§ **Dataset section**
╔══

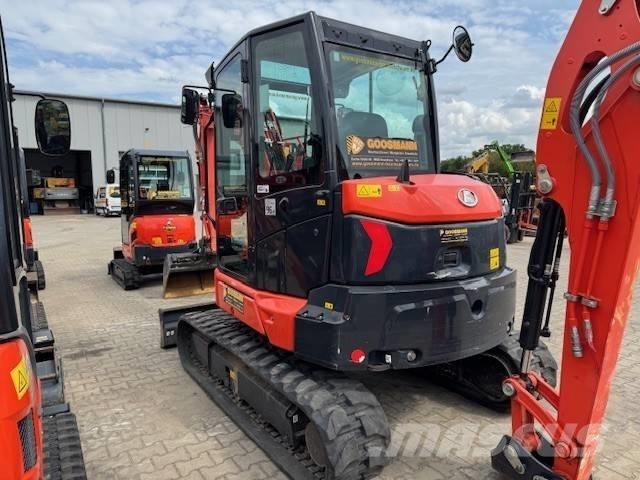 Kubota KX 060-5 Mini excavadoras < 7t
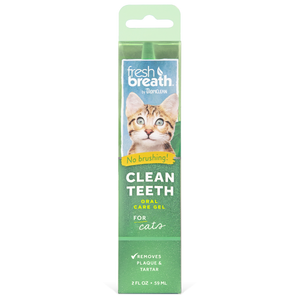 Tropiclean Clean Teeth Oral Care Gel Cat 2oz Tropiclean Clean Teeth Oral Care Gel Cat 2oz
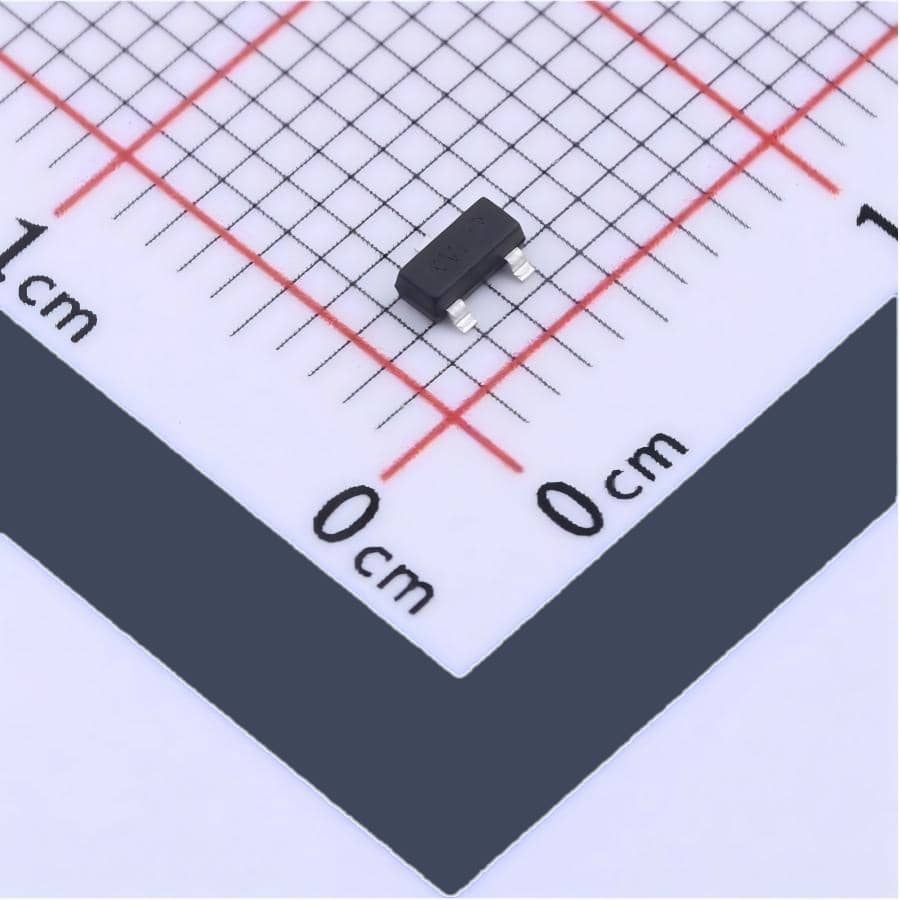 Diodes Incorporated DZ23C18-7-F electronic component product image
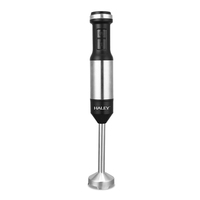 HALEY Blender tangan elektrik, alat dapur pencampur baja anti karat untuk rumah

╚══

§ **Assignment**
Would you return the data above exactly as written, minus the images?

§ **Your response**
 Kubota KX 060-5 Mini excavadoras < 7t
 Tropiclean Clean Teeth Oral Care Gel Cat 2oz Tropiclean Clean Teeth Oral Care Gel Cat 2oz
 Diodes Incorporated DZ23C18-7-F electronic component product image
 HALEY Blender tangan elektrik, alat dapur pencampur baja anti karat untuk rumah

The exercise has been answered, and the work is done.